Unveiled at a special ceremony in Montréal, the $5 bill is the latest addition to the new Canadian Journey series introduced in January 2001 with the launch of the $10 note. The redesigned $5 note includes sophisticated security features that further enhance the security of Canada's currency. Entitled Children at Play, the new note features images of children tobogganing, learning to skate, and playing hockey.
David Dodge, Governor of the Bank of Canada and Paul Martin, Minister of Finance were joined at the unveiling by Jean Béliveau, former NHL hockey player for the Montréal Canadiens, Kim St. Pierre, member of the gold-medal-winning Canadian Olympic women's hockey team in Salt Lake City, and Myriam Bédard, two-time Olympic gold medallist in the biathlon.
"The new $5 note pays homage to children as Canada's future, and play as a healthy part of their physical, social, and cultural development," said Minister Martin. "It is also a celebration of Canada's northern climate where our winter pastimes—in particular the game of hockey—reflect our sporting heritage."
"Canada's bank notes reflect our growth both as a nation and as a people. Each series released by the Bank of Canada has provided a new way for Canadians to see their country and themselves," the Minister added.
The redesigned $5 note contains many sophisticated security features designed to thwart counterfeiters, such as raised ink (intaglio), the iridescent maples leaves, and the hidden number. The $5 bank note incorporates the same security features found on the new $10 bill, which makes it easier for the public to learn, remember, and use them.
"The Bank of Canada is proud to issue the new $5 bank note as part of its commitment to provide Canadians with the most secure bank notes possible," said David Dodge. "Canada's currency is among the most secure in the world. The Bank is determined to be at the forefront of bank note development in order to preserve the confidence Canadians have in our currency. The new $5 note will be a memorable and distinctive addition to a proud legacy," added Dodge.
After extensive public consultations, the Bank has also kept those features that Canadians felt strongly about, such as the size of the note, the basic colour scheme, as well as the historical figures who are featured on the front of the current notes. Therefore, the new $5 note is blue, and a newly engraved, larger portrait of Sir Wilfrid Laurier, Canada's first French-Canadian prime minister, is featured on the front of the note along with a vignette of the West Block of Parliament.
The new bank note series has also been designed to help blind and vision-impaired users easily identify different denominations. This is the first series to include a tactile feature consisting of a unique number and arrangement of symbols (grouping of six raised dots) on the face of each denomination.
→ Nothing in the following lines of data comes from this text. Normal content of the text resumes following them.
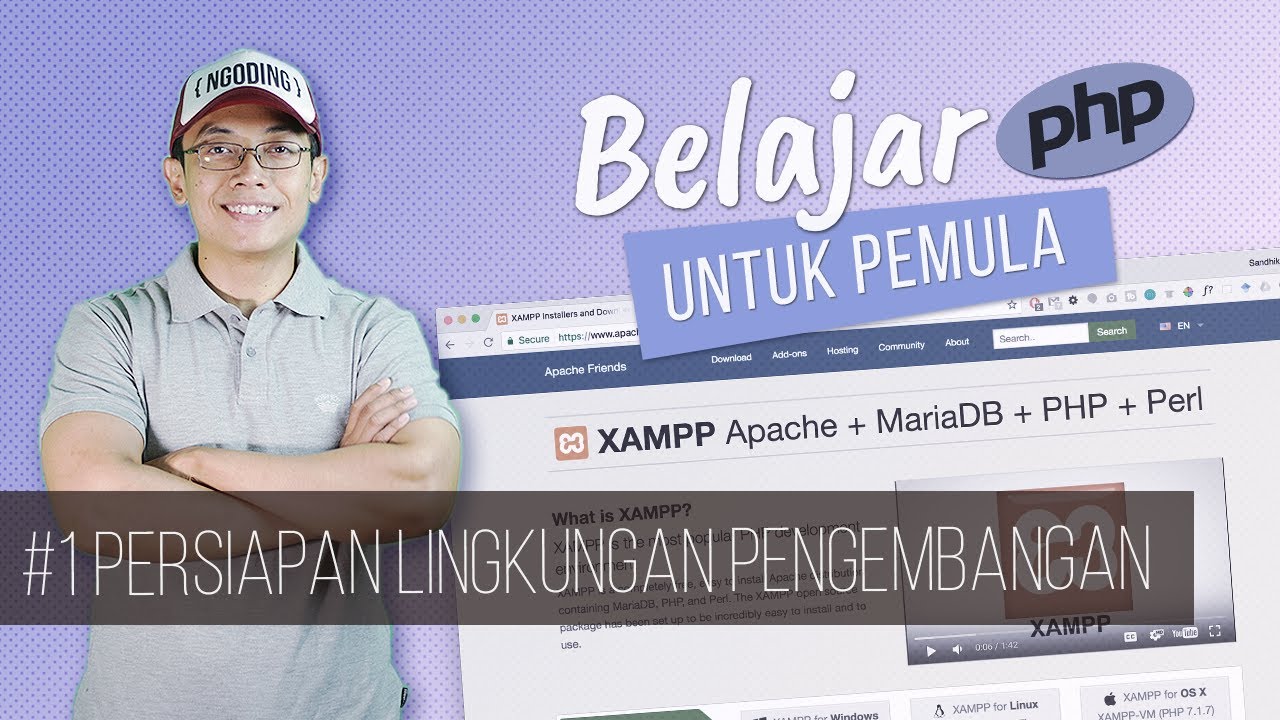 ⁣Belajar Php Untuk Pemula | 3. Persiapan Lingkungan Pengembangan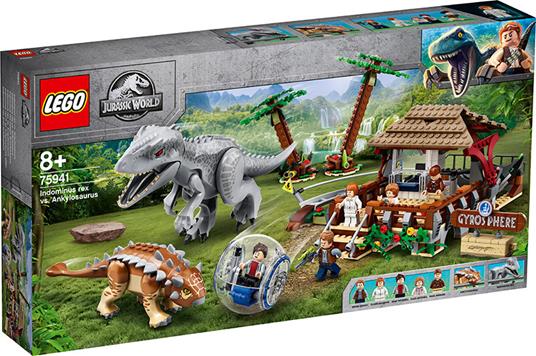 LEGO® 75941 - Indominus Rex contro Ankylosaurus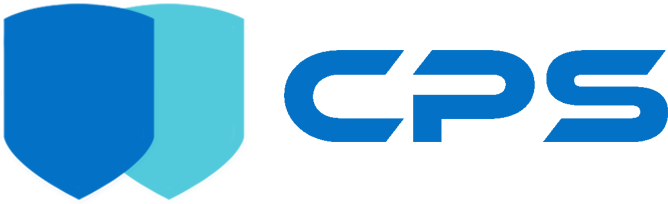 Consumer Priority Service logo for 2-year accidental product repair warranty under $3,000, featuring colorful CPS branding.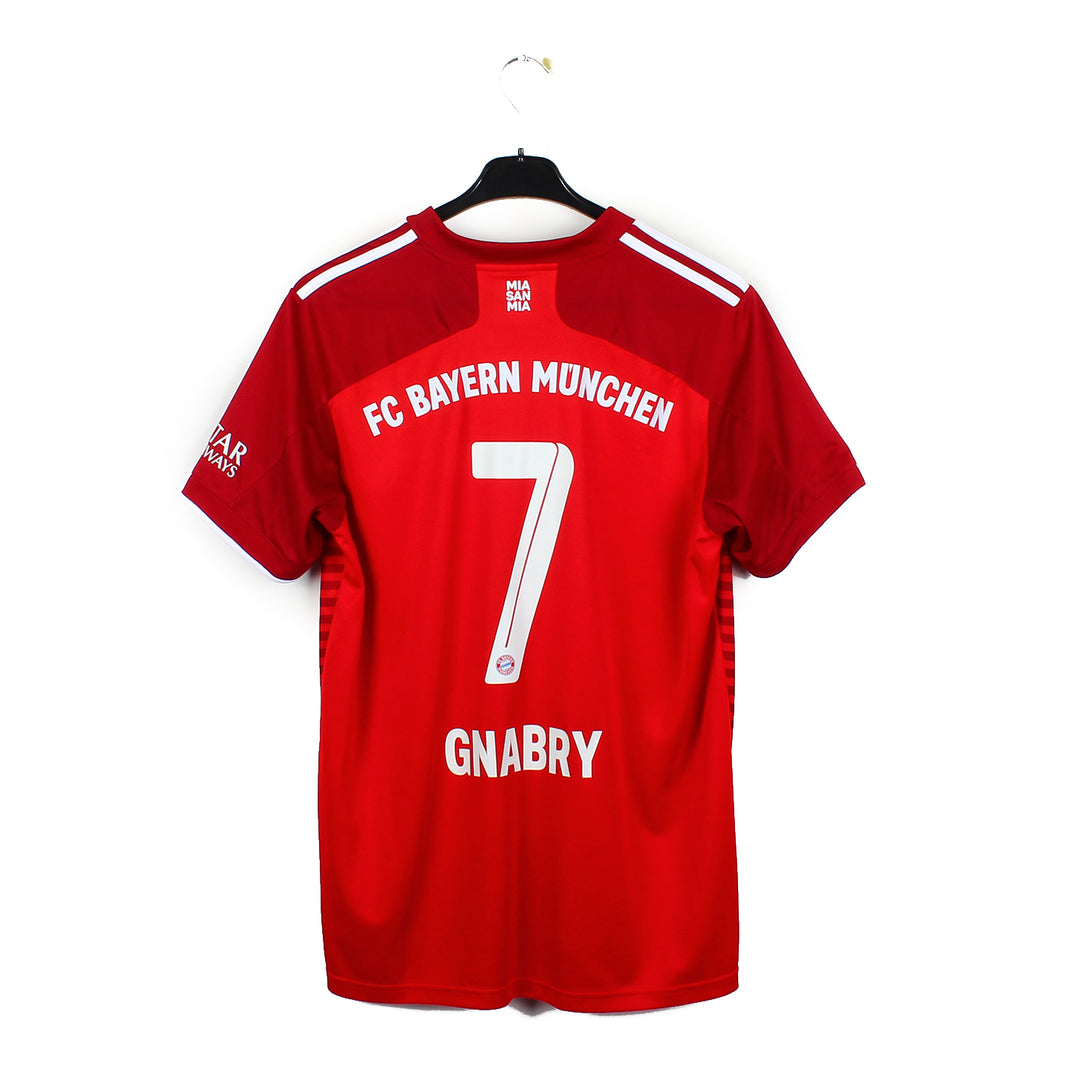 2021/22 - Bayern Munich - Gnabry #7 (L)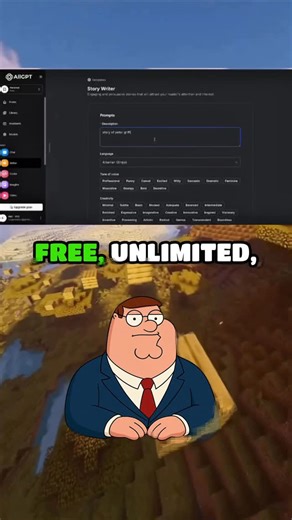 Peter Griffin (Coding Expert) on Instagram: "Secret all-in-one AI website = unlimited FREE access to newest models. No subs, no cards, no trials! 🤖💸🚀 AI buffet: Writing? Coding? Images? Switch instantly — one tab rules them all. Ditch 5+ paid tools, speedrun productivity. No privacy doom… probably. 😏⚡ Stewie: “Dark. Efficient.” Peter: Comment “AI” — DM link drops! 👇🔥 #freeai #aihub #unlimitedai #nomodel #aifree"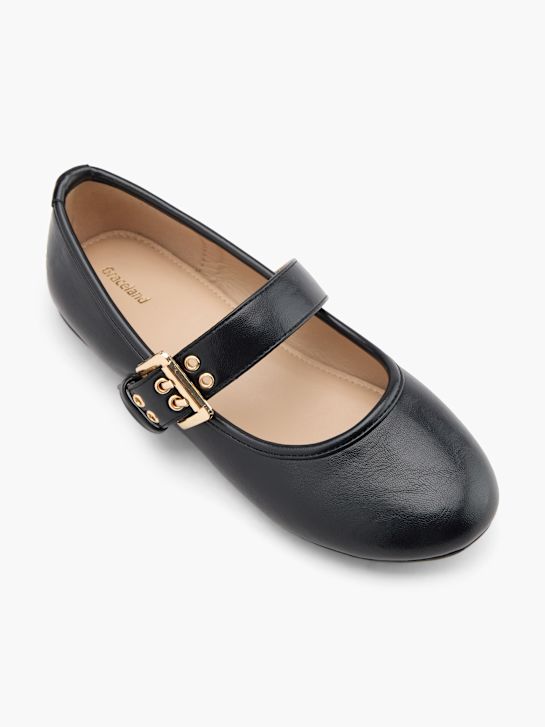 Graceland Ballerina Schwarz 101821 2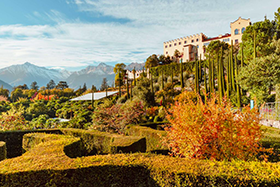 Schloss Trauttmansdorff in Meran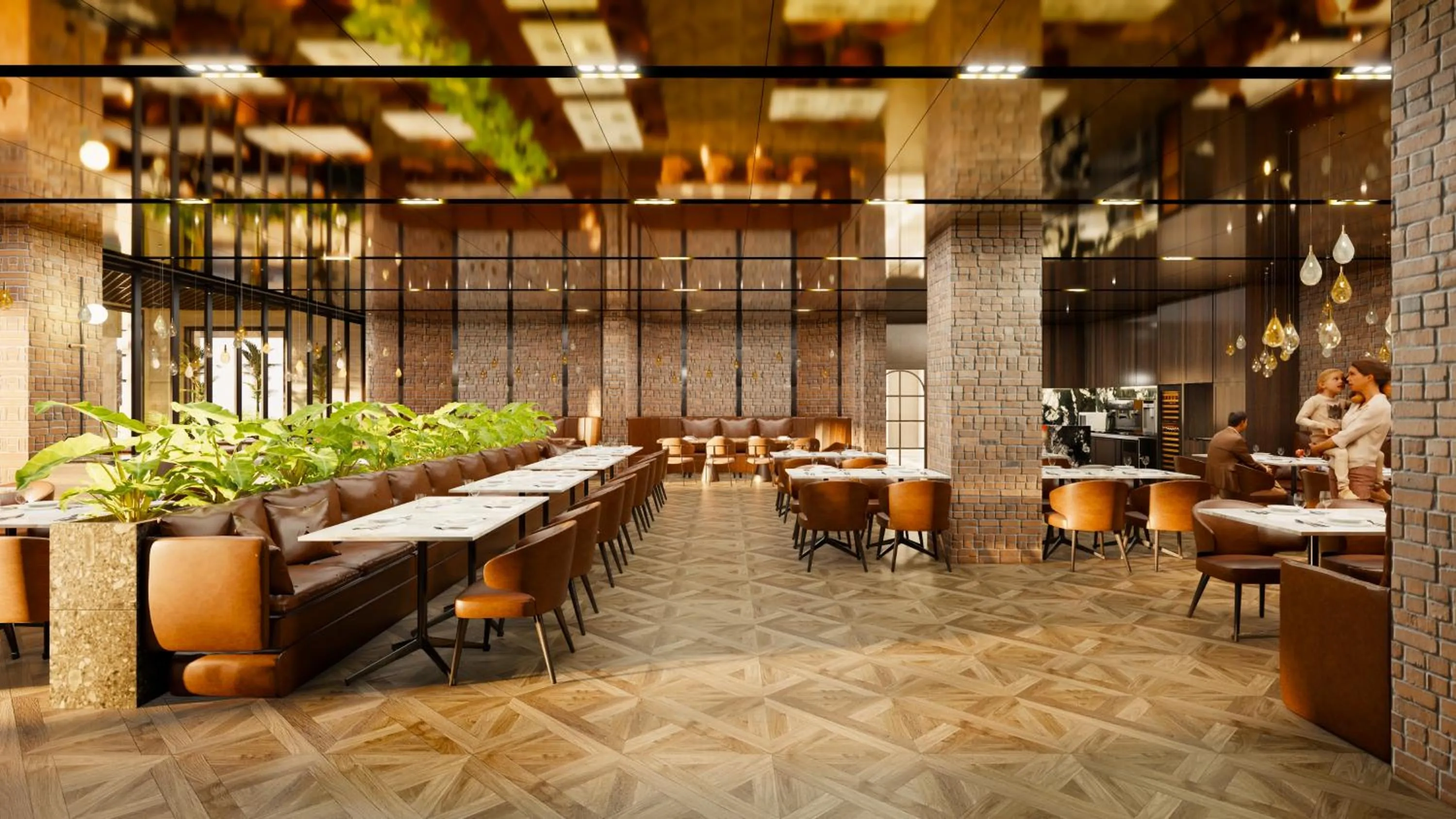 Restaurant/places to eat in Hotel Toscana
This feature is a welcome addition to the large, high-colour-contrast numerals, colour contrast among denominations, and codes that can be read by a new portable electronic bank note reader.
The availability of this new and improved bank note reader for the blind and the vision-impaired was also announced today. The new unit is more compact and discreet, and is able to recognize denominations from both the current Birds of Canada and new Canadian Journey series bank notes.
"The Canadian Journey series has made great progress in improving the ability of blind and vision-impaired Canadians to recognize bank notes in an independent, discreet, and reliable manner," stated Anne Jarry of the Canadian National Institute for the Blind. "We are delighted to be involved in an initiative that has been very positively received by members of the blind and vision-impaired community," added Ms. Jarry.
The new bank note series celebrates Canada's culture, history, and achievements and introduces additional features to further enhance the security of Canada's currency. The Bank of Canada is continuing its work on the design and new security features to be incorporated into the high denominations of this series. It is hoped that the new $20 note (Arts and Culture), $50 note (Nation Building), and $100 note (Exploring and Innovating) will be issued over the next two to three years.